There were three noticeable Si-O peaks located at 1102, 801, and 468 cm⁻¹ on the CSB surface; on the Na-CSB and Ca-CSB surfaces, these peaks were weakened due to the destruction of Si-O bonds by calcium hydroxide and sodium hydroxide [34]. The intensity of these three peaks on the Na-CSB surface weakened more than that of the same peaks on the Ca-CSB surface, and the position of the peaks shifted, resulting in a weaker interaction between Si-O and TC on the Na-CSB surface than on the Ca-CSB surface. Thus, the TC adsorption capacity of Na-CSB was lower than that of Ca-CSB. CO₃²⁻ peaks were observed on the Na-CSB and Ca-CSB surfaces with positions at 865 and 873 cm⁻¹, respectively, which were absent in CSB, indicating the presence of several CO₃²⁻ ions that facilitated an increase in the number of O-containing functional groups on the surface of Ca-CSB, improving the adsorption of TC and further increasing the gap between the adsorption capacities of Ca-CSB and Na-CSB.
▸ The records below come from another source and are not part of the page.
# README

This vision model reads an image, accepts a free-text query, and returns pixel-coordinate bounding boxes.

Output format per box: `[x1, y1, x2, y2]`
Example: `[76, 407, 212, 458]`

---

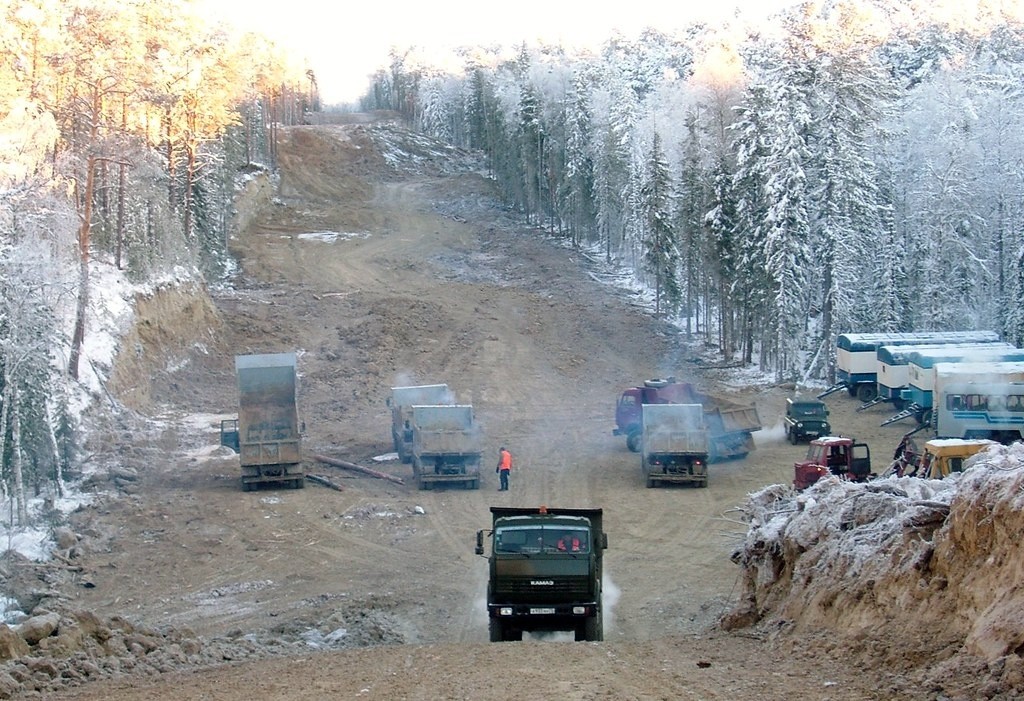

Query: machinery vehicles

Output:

Therefore, compared to CSB and Na-CSB, the higher adsorption capacity of TC by Ca-CSB can be attributed to the following aspects: (1) at pH range between 7.3 and 9.7, electrostatic attraction occurs between the positively charged biochar surface and negatively charged TC surface; (2) at a lower pH, TC and the Ca²⁺ produced by the dissolution of CaCO₃ on the surface of Ca-CSB form a complex; (3) several -OH, C-O, Si-O, and CO₃²⁻ oxygen-containing functional groups on the surface interact with TC functional groups via hydrogen bonding; (4) π–π interactions between C=C bonds and TC occur; and (5) pore diffusion. The mechanism underlying TC adsorption on Ca-CSBs is summarised in Figure 5. In general, Ca-CSB is a green, affordable, and efficient TC adsorbent with great potential and prospect in the treatment of wastewater containing antibiotics.

4. Conclusions

Among the nine types of agricultural biomasses studied, calcium hydroxide exhibited the most effective modification effect on straw biomass. Ca-CSB demonstrated pH buffering capacity, maintaining the pH at 9.6, which was found to be the optimum pH for TC adsorption by Ca-CSB. Moreover, Ca-CSB showed a higher maximum adsorption capacity than the other biochars prepared at pyrolysis temperatures of 500 °C. The adsorption process followed the PSO kinetic model and Langmuir isotherm adsorption. The dominant mechanisms involved in TC adsorption by Ca-CSB were hydrogen bonding, oxygen-containing functional groups, Ca²⁺-metal complexation, and electrostatic attraction.